--- Problem ---
Rewrite all of the records below, replacing "reading order" with "scan order" each time it appears and leaving everything else unchanged.

########################################

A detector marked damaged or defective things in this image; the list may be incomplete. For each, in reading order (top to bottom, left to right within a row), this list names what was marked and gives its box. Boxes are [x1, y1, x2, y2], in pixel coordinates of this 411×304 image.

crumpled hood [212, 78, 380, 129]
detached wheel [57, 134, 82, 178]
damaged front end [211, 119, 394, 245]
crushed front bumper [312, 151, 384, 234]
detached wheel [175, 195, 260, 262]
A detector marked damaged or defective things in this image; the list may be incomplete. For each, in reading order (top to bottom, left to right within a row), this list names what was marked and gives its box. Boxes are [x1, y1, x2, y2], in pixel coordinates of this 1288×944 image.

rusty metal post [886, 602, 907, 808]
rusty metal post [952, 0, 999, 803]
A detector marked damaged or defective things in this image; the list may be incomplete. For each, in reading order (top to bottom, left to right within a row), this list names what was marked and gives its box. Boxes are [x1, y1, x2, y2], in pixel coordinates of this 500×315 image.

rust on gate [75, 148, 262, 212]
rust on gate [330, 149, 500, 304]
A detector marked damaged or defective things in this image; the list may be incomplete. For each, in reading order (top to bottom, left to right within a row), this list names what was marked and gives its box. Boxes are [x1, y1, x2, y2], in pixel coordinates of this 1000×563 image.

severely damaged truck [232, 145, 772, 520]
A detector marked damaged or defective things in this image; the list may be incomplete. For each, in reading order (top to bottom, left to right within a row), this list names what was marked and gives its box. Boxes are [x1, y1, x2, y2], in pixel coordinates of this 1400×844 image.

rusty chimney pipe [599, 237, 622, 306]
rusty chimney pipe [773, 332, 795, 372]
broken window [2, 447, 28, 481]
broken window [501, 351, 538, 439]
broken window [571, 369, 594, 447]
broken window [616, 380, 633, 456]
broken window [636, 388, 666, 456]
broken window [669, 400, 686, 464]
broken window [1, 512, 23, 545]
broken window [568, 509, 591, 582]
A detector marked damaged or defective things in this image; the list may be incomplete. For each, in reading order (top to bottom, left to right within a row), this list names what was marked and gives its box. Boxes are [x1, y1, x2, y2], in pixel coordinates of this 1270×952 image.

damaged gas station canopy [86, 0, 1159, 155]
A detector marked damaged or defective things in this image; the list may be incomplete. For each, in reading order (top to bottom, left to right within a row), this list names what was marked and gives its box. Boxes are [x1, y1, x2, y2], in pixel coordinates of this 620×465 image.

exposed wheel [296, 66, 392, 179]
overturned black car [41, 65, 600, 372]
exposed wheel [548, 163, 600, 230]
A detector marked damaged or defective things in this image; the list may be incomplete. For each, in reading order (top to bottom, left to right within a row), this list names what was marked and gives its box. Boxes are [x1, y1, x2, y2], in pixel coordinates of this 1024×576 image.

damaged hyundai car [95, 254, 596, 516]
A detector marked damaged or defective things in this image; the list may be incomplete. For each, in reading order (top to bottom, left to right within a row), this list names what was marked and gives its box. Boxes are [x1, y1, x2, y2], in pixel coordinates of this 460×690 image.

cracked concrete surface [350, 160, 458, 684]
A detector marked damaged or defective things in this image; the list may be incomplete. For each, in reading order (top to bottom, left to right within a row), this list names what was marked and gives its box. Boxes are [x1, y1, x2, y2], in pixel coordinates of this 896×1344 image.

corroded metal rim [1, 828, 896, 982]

########################################

--- Worked solution ---
A detector marked damaged or defective things in this image; the list may be incomplete. For each, in scan order (top to bottom, left to right within a row), this list names what was marked and gives its box. Boxes are [x1, y1, x2, y2], in pixel coordinates of this 411×304 image.

crumpled hood [212, 78, 380, 129]
detached wheel [57, 134, 82, 178]
damaged front end [211, 119, 394, 245]
crushed front bumper [312, 151, 384, 234]
detached wheel [175, 195, 260, 262]
A detector marked damaged or defective things in this image; the list may be incomplete. For each, in scan order (top to bottom, left to right within a row), this list names what was marked and gives its box. Boxes are [x1, y1, x2, y2], in pixel coordinates of this 1288×944 image.

rusty metal post [886, 602, 907, 808]
rusty metal post [952, 0, 999, 803]
A detector marked damaged or defective things in this image; the list may be incomplete. For each, in scan order (top to bottom, left to right within a row), this list names what was marked and gives its box. Boxes are [x1, y1, x2, y2], in pixel coordinates of this 500×315 image.

rust on gate [75, 148, 262, 212]
rust on gate [330, 149, 500, 304]
A detector marked damaged or defective things in this image; the list may be incomplete. For each, in scan order (top to bottom, left to right within a row), this list names what was marked and gives its box. Boxes are [x1, y1, x2, y2], in pixel coordinates of this 1000×563 image.

severely damaged truck [232, 145, 772, 520]
A detector marked damaged or defective things in this image; the list may be incomplete. For each, in scan order (top to bottom, left to right within a row), this list names what was marked and gives its box. Boxes are [x1, y1, x2, y2], in pixel coordinates of this 1400×844 image.

rusty chimney pipe [599, 237, 622, 306]
rusty chimney pipe [773, 332, 795, 372]
broken window [2, 447, 28, 481]
broken window [501, 351, 538, 439]
broken window [571, 369, 594, 447]
broken window [616, 380, 633, 456]
broken window [636, 388, 666, 456]
broken window [669, 400, 686, 464]
broken window [1, 512, 23, 545]
broken window [568, 509, 591, 582]
A detector marked damaged or defective things in this image; the list may be incomplete. For each, in scan order (top to bottom, left to right within a row), this list names what was marked and gives its box. Boxes are [x1, y1, x2, y2], in pixel coordinates of this 1270×952 image.

damaged gas station canopy [86, 0, 1159, 155]
A detector marked damaged or defective things in this image; the list may be incomplete. For each, in scan order (top to bottom, left to right within a row), this list names what was marked and gives its box. Boxes are [x1, y1, x2, y2], in pixel coordinates of this 620×465 image.

exposed wheel [296, 66, 392, 179]
overturned black car [41, 65, 600, 372]
exposed wheel [548, 163, 600, 230]
A detector marked damaged or defective things in this image; the list may be incomplete. For each, in scan order (top to bottom, left to right within a row), this list names what was marked and gives its box. Boxes are [x1, y1, x2, y2], in pixel coordinates of this 1024×576 image.

damaged hyundai car [95, 254, 596, 516]
A detector marked damaged or defective things in this image; the list may be incomplete. For each, in scan order (top to bottom, left to right within a row), this list names what was marked and gives its box. Boxes are [x1, y1, x2, y2], in pixel coordinates of this 460×690 image.

cracked concrete surface [350, 160, 458, 684]
A detector marked damaged or defective things in this image; the list may be incomplete. For each, in scan order (top to bottom, left to right within a row), this list names what was marked and gives its box. Boxes are [x1, y1, x2, y2], in pixel coordinates of this 896×1344 image.

corroded metal rim [1, 828, 896, 982]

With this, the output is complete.